Karina Fernandez-Stark was a Senior Research Analyst at the Duke GVC Center from 2008 until early 2019. She has led several research projects related to economic development and competitiveness in Latin America and other regions of the world. She has consulted for the African Development Bank, Economic Commission for Latin America and the Caribbean, Inter-American Development Bank, OECD, UNCTAD and the World Bank, amongst others. She has published several research reports and articles on industrial upgrading and social and economic development focusing largely on the offshore service and agriculture-related industries.
Stacey was the Director (2018-2021), Research Scientist (2010-2018), and Research Affiliate (2005-2009) of the Duke GVC Center. She was with the Center since its inception in 2005-06 working on the NC in the Global Economy and Nanotechnology projects. Her research involves using global value chain (GVC) analysis to identify economic, social and environmental upgrading opportunities for countries and firms in a variety of industries, including textiles and apparel, electronics/digital/ICT, medical/pharma, automotive, and several other manufacturing and technology-based sectors. She has used the framework to analyze issues ranging from employment generation to trade policy impacts for global organizations including the World Bank, the ILO, the UN Statistics Division, and UNIDO; regional organizations including the Islamic Development Bank and the Inter-American Development Bank, as well as a number of national governments (USA, South Korea (KIET), Costa Rica, Philippines, Nicaragua, and Bahrain). One of her primary interests is developing new research methods that combine qualitative and quantitative approaches to evaluate country and firm participation in GVCs. She started in this field through her research on the textile industry, and received her B.S. in Textile Management and Ph.D. in Textile Technology Management from North Carolina State University.
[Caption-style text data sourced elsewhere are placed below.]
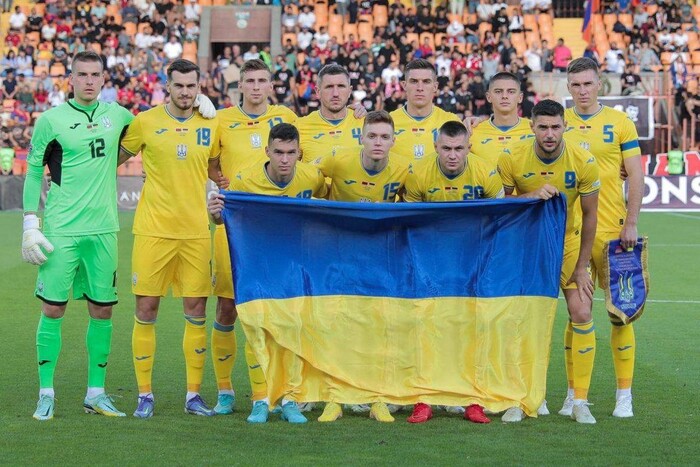 Букмекери оцінили шанси збірної України у вирішальному поєдинку Ліги націй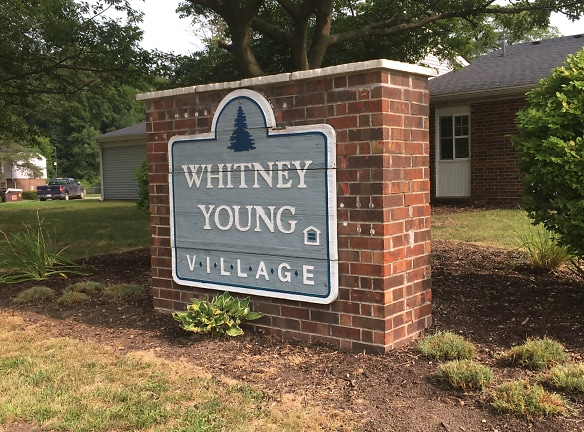 Whitney Young Village Apartments - Grand Rapids, MI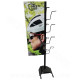 PRESENTOIR PLV CASQUES SAFETY LABS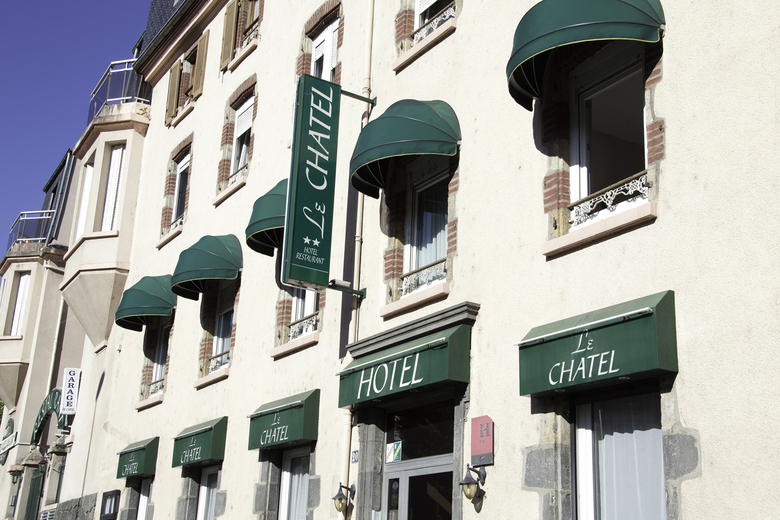 Hotel Le Chatel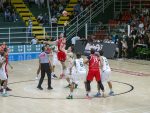 Basket, San Giobbe al PalaPania contro Lucca. Di Lorenzo: “Abbiamo fatto un salto di qualità”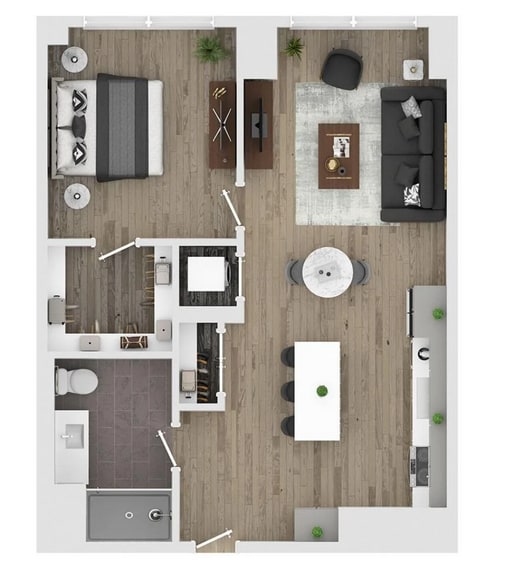 Building Photo - 1224 W Van Buren St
Gary Gereffi is an Emeritus Professor at Duke University and the founding director of the Duke GVC Center. He is currently teaching a course in Public Policy on Global Value Chain Analysis. As a Professor of Sociology he taught courses on economic sociology, globalization and comparative development, and international competitiveness. He received his B.A. from the University of Notre Dame and his M.Phil. and Ph.D. from Yale University. Gereffi has published numerous books and articles on globalization, industrial upgrading, and social and economic development in various parts of the world. His books include: Manufacturing Miracles: Paths of Industrialization in Latin America and East Asia (Princeton University Press, 1990); Commodity Chains and Global Capitalism (Praeger Publishers, 1994); and Global Value Chains and Development (Cambridge University Press, 2018). Gereffi’s research interests deal with the competitive strategies of global firms, the governance of GVCs, economic and social upgrading, and the global knowledge economy.